Felinta fez uma breve pausa, situando, na memória, as figuras de Magda, o
marido e os filhos, enquanto ouvia os soluços do outro lado da linha. O que
poderia falar? Morreu como? Um ataque cardíaco fulminante! Helga prosseguiu, formulando
perguntas que nem Felinta nem ninguém poderia responder: E agora, o que será da
Magda? O que vai acontecer com ela? Felinta não sabia o que responder. Lembrou que
um dos filhos de Magda era médico, que encontrariam modos de continuar os
cuidados com a mãe. Nada consolava a prima mais velha, na outra ponta da ligação.
Felinta resolveu mudar o rumo da conversa, numa tentativa de acalmá-la: E os
netos, como estão? Helga respirou, mudou o tom da voz, contando que um dos
netos estava começando um curso de graduação numa universidade pública, que
todos estavam bem, com saúde, felizes. Mas o marido da Magda fora enterrado no
final da tarde, e agora, o que iria acontecer? E recomeçou a chorar. Algum tempo
depois despediram-se, Felinta desejou calma a ela, desejou força para Magda e
os filhos, antes de encerrar a ligação. Depois relatou o ocorrido para Rosa que
vigiava o sono da mãe enquanto ouvia partes da conversa telefônica.
No dia seguinte, Almerinda
ligou para Rosa e contou com calma e afeto sobre a morte do cunhado e os
cuidados com a irmã Magda. Disse que confiava nos sobrinhos para tomarem as
providências necessárias. E recuperou uma frase muito usada pelos velhos da
família: Não me meto, nem dou opinião, se não me pedem. Não poderia ser
mais sensata. Estaria tudo bem.
No terceiro dia, Helga chamou novamente,
pelo telefone. Dessa vez foi Rosa quem atendeu. Helga ainda chorava muito,
desconsolada. Rosa ouviu as perguntas, os lamentos. Concordou que o marido da
Magda fora muito dedicado. Então resolveu consolar a prima. É verdade: eles eram
tão ligados! Por isso, fique tranquila, que logo ele volta para leva-la. Helga levou
um susto. Gastou alguns segundos para assimilar o que Rosa dissera, nas
entrelinhas. Reagiu. Não! Isso não! Mas Rosa insistiu, com a voz doce, tranquilizadora.
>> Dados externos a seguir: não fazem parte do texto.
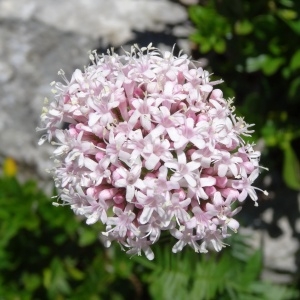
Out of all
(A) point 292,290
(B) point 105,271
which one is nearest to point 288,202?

Eu já testemunhei tantas situações assim, com casais amigos, muito ligados entre si. Quando um vai
embora, logo providencia de levar o que ficou para trás.
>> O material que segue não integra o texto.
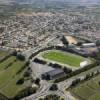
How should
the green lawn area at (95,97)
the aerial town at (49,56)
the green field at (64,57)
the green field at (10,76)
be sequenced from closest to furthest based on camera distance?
the green lawn area at (95,97) < the aerial town at (49,56) < the green field at (10,76) < the green field at (64,57)

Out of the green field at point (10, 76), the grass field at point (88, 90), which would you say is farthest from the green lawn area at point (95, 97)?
→ the green field at point (10, 76)

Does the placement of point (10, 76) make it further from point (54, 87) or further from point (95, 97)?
point (95, 97)

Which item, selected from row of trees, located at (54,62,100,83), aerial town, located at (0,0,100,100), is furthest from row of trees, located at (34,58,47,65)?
row of trees, located at (54,62,100,83)

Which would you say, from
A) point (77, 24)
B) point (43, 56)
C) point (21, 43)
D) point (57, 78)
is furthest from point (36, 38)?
point (57, 78)

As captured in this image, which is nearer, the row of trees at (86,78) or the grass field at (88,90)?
the grass field at (88,90)

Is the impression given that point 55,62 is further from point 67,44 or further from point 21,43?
point 21,43

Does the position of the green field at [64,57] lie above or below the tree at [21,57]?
below

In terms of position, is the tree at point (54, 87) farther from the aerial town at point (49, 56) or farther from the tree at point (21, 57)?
the tree at point (21, 57)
O marido de Helga morrera há
muitos anos. Nunca voltou para leva-la. A essas alturas, Helga não sabia o que
pensar: o vínculo do marido morto com ela não teria sido forte o suficiente?
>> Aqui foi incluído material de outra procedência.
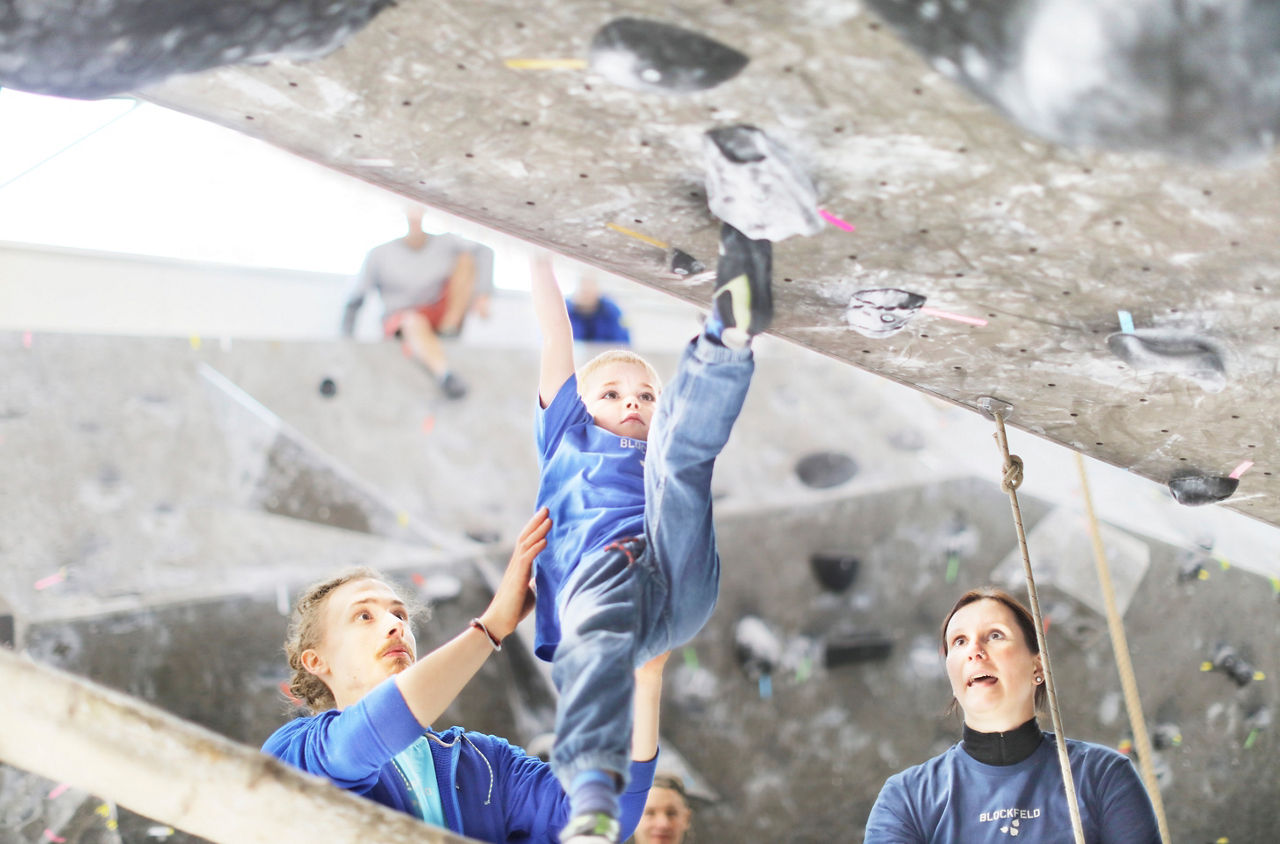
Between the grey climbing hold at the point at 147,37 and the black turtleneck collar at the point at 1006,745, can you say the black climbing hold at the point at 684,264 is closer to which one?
the grey climbing hold at the point at 147,37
Ela deveria se lastimar por isso, ou deveria respirar aliviada por ainda estar
viva? Preferiu não continuar pensando a esse respeito. Engoliu em seco. Perdeu o
fio da conversa com a prima. Perdeu a vontade de chorar. Logo se despediu,
mandou um beijo para a velha tia, mãe de Rosa e Felinta. Rosa achou graça da
reação da prima. Deu de ombros e foi preparar o lanche para a mãe que não
demoraria a despertar do sono da tarde.